**Exercise details**
Write out each line of the records that has "moose" in it.

Records drawn from a dataset
====

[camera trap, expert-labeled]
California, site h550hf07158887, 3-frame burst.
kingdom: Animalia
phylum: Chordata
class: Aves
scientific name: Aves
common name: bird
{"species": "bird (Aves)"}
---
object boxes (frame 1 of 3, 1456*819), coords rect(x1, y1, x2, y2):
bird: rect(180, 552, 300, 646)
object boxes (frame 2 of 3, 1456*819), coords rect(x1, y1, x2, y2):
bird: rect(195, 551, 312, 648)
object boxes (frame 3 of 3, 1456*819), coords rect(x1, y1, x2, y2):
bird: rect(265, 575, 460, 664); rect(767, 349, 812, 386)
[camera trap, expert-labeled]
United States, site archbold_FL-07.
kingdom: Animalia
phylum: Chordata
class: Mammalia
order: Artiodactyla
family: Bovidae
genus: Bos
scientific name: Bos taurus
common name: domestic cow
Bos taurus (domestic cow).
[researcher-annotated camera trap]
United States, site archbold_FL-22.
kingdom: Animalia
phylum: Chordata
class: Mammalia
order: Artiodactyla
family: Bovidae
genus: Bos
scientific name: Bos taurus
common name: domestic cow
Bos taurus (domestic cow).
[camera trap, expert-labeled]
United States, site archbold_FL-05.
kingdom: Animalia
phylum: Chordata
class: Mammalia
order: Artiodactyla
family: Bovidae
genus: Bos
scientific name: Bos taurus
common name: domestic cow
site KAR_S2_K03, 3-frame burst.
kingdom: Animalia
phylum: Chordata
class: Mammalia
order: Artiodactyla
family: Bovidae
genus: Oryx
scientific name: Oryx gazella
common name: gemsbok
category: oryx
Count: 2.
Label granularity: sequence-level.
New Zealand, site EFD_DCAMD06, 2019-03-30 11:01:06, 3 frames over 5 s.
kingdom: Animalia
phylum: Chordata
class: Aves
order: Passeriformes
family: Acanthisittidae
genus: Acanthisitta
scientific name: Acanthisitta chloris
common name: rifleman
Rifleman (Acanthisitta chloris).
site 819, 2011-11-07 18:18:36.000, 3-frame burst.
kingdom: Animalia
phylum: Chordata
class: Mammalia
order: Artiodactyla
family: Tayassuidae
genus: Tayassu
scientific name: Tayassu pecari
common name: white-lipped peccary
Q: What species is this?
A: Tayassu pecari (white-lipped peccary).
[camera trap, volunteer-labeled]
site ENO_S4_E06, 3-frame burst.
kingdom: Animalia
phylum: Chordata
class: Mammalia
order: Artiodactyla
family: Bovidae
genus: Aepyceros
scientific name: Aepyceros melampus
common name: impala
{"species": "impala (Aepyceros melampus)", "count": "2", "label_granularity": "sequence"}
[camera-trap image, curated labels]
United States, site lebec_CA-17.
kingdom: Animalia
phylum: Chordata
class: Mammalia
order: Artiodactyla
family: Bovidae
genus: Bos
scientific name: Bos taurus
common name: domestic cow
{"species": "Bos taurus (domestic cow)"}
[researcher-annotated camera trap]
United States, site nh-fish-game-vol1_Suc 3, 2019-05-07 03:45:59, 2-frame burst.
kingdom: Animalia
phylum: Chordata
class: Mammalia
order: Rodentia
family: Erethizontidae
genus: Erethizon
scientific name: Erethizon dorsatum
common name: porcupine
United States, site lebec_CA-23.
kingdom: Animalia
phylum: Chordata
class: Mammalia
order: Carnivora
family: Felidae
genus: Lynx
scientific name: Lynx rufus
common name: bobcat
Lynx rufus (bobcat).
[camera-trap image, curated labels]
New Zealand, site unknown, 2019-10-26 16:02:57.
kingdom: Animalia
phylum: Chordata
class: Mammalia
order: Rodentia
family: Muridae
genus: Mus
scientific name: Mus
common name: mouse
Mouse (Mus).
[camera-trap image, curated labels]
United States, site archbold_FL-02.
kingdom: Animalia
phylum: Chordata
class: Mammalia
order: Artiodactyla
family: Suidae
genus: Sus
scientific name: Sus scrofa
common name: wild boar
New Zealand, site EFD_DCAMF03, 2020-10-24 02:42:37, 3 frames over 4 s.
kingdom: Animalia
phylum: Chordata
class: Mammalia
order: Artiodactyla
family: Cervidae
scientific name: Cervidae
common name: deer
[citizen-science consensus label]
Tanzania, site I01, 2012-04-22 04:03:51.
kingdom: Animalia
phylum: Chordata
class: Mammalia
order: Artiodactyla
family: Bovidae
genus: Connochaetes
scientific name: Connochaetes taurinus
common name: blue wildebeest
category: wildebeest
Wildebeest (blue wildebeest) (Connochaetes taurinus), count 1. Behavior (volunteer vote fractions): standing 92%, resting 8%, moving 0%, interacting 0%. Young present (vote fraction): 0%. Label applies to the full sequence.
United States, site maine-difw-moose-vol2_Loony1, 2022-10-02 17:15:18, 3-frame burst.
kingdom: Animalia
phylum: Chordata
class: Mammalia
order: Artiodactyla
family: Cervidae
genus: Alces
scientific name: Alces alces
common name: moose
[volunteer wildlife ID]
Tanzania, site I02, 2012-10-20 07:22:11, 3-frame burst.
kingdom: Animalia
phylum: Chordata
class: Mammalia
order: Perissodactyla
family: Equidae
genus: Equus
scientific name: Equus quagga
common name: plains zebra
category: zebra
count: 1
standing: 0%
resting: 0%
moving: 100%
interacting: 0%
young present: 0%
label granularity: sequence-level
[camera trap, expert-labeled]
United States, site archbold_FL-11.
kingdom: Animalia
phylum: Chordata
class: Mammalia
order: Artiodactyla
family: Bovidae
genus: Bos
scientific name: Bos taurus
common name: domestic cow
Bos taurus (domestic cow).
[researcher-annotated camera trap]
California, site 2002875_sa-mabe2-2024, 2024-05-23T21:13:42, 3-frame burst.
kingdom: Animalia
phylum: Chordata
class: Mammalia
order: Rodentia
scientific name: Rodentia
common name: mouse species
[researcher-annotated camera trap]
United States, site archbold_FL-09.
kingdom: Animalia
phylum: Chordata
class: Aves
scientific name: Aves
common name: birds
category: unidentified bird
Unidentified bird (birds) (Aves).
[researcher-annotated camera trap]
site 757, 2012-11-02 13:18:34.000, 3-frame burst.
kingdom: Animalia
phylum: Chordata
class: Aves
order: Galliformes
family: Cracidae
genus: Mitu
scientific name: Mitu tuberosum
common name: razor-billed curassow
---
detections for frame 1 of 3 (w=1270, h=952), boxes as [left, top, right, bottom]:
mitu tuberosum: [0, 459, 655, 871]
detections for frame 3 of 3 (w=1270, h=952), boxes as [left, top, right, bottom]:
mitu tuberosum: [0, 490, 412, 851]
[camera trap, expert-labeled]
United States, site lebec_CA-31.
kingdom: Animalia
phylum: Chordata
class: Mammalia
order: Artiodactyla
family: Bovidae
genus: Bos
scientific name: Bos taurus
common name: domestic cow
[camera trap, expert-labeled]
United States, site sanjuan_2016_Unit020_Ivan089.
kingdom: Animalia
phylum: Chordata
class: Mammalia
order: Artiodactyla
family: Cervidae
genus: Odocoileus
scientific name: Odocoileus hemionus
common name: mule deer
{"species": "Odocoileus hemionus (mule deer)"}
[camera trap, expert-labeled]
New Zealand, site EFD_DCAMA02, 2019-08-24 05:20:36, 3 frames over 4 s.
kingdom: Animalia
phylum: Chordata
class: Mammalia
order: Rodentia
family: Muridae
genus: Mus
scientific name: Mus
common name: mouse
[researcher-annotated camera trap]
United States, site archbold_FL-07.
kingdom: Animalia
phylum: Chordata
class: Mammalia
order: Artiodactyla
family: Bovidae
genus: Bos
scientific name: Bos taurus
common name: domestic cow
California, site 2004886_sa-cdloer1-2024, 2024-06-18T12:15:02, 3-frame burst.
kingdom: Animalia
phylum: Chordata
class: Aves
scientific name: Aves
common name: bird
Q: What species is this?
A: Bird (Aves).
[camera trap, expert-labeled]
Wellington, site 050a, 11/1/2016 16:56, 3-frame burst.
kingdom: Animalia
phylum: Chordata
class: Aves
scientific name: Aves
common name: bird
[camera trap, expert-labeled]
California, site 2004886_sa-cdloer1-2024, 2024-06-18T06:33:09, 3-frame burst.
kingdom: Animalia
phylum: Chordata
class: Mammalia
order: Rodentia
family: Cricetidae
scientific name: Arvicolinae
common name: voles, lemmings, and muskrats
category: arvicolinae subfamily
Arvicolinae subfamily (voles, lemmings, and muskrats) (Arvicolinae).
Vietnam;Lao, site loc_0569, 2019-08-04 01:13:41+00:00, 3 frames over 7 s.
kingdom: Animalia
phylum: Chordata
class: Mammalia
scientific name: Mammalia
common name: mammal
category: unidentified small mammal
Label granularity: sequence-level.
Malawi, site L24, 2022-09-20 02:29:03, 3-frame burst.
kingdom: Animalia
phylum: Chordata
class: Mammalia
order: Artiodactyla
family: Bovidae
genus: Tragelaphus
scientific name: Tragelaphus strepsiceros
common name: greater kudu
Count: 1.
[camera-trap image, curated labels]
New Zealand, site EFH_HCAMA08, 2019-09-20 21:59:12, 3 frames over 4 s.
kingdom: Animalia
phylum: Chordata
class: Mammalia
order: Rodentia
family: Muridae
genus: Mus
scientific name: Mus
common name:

====

**Task output**
United States, site maine-difw-moose-vol2_Loony1, 2022-10-02 17:15:18, 3-frame burst.
common name: moose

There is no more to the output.